Sent: Sunday, December 26, 2004 9:03 PM
Subject: Ask an Expert


> Name - Michelle
> Email - xxxxxxxxxxx
> Subject - GENERAL INFORMATION
> Question - I have been told to avoid exposed aggregate concrete as a deck
> surround surface around pools because it is slippery?  Any truth to this?
 

Answer:

Michelle,
               There is truth to what you've been told. Most installers of
exposed aggregate will apply a high build acrylic sealer. This sealer gives
the wet look, which is desirable because it enhances the stones and colors.
Unfortunately this acrylic is what makes it slippery, other wise unsealed
the surface should be fine, although I would recommend using an aggregate
less then 3/8" - 1/2" minus.
                  A larger complaint that I get from people who install
exposed aggregate around a pool is that it tends to be harsh on little feet
and knees. Skin is quite fragile once wet. I've often recommended to other
people to install outdoor carpet on there surround till the little ones
grow.
                   If you choose to install exposed aggregate I would
recommend installing a proper copping with smooth concrete where you enter
and exit the pool.

Good luck with your project
Art Sampson
ACP International


Sent: Tuesday, January 04, 2005 8:33 PM
Subject: Ask an Expert

> Name - Stanley Lamontagne
> Email - xxxxxxxxx
> Subject - NONE
> Question - I am the chair of a housing complex in the lower mainland of
> British Columbia. The entrance to our complex and the driveways are made
> of aggregate concrete.
> The winter temperatures are sometimes in the freezing range.
> We have been looking for the correct de-icing material to use.
> The stores only carry products that are not to be used on aggregate as
> de-icers
> Can you please advise as to what products are suitable to use as de-icers
> on aggregate concrete.
> Thank you very much
> Regards
> Stan

Answer:

Stanley,
                           If the concrete is over one year old, or has
already gone through a winter, save your money and just use light amounts of
salt. I often recommend blending traction sand and salt to increase traction
and reduce salt damage. No ice melt products are good for concrete. But some
cause a more violent reaction then salt and shouldn't be used (i.e.. calcium
chlorides, urea,etc...) A lot is dependent on the concrete, and the
installer. If the concrete is high strength and is air entrained it should
be resilient to the freeze thaw, and after one year of curing, the use of
salt shouldn't cause damage.

            The following is an article we have published on our website for
winter driveway care: click here


Sent: Tuesday, February 01, 2005 4:20 PM
Subject: Ask an Expert
 

> Name - norman mcmillan
> Email - xxxxxxxxxxx

> Subject - HOW TO EXPOSE
> Question - i have been asked to pour an octagon shaped pedestal for a bronze monument.  the pedestal is 9 feet in diameter and 3 feet high. my question is how can i form it and have the sides of the structure be exposed aggregate?

→ DATA PROVIDED
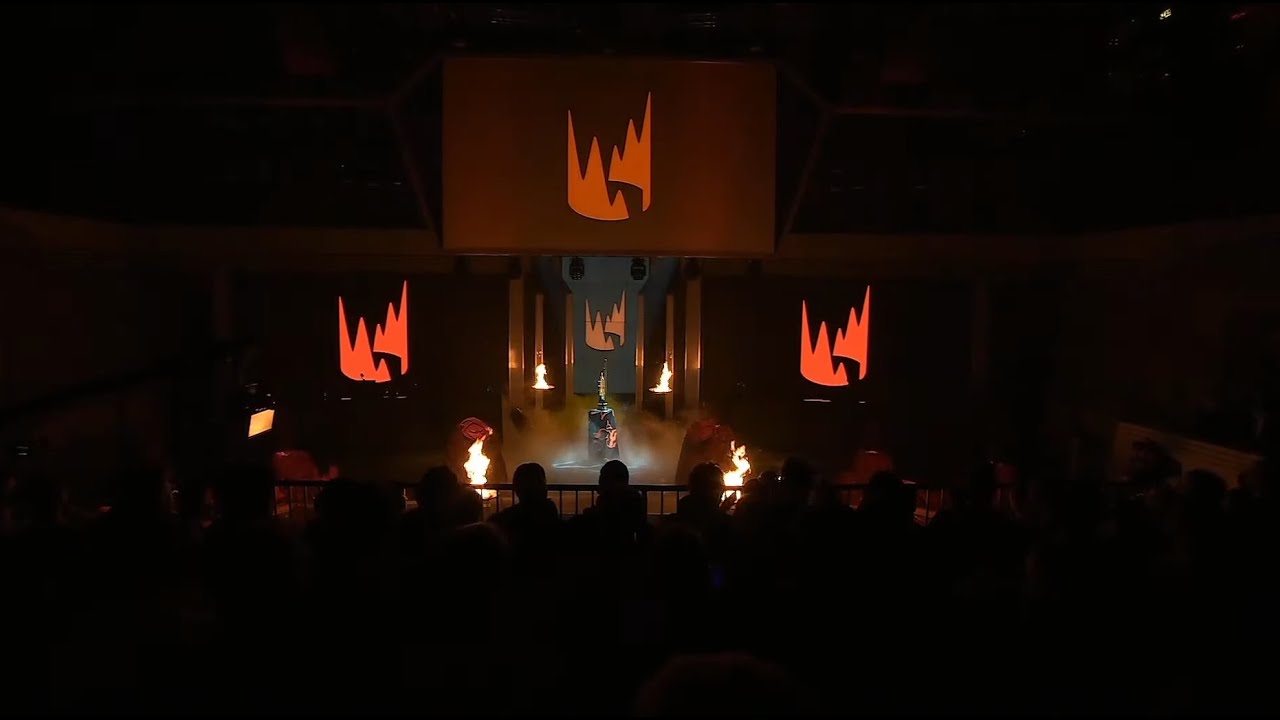 2022 LEC SPRING FINALS OPENING CEREMONY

→ WHAT THIS TASK INVOLVES
Reproduce word for word the part of the exposed aggregate concrete Q&A that begins at the words "Sent: Tuesday, January" and stops after the words "the freezing range.".

→ REPLY
Sent: Tuesday, January 04, 2005 8:33 PM
Subject: Ask an Expert

> Name - Stanley Lamontagne
> Email - xxxxxxxxx
> Subject - NONE
> Question - I am the chair of a housing complex in the lower mainland of
> British Columbia. The entrance to our complex and the driveways are made
> of aggregate concrete.
> The winter temperatures are sometimes in the freezing range.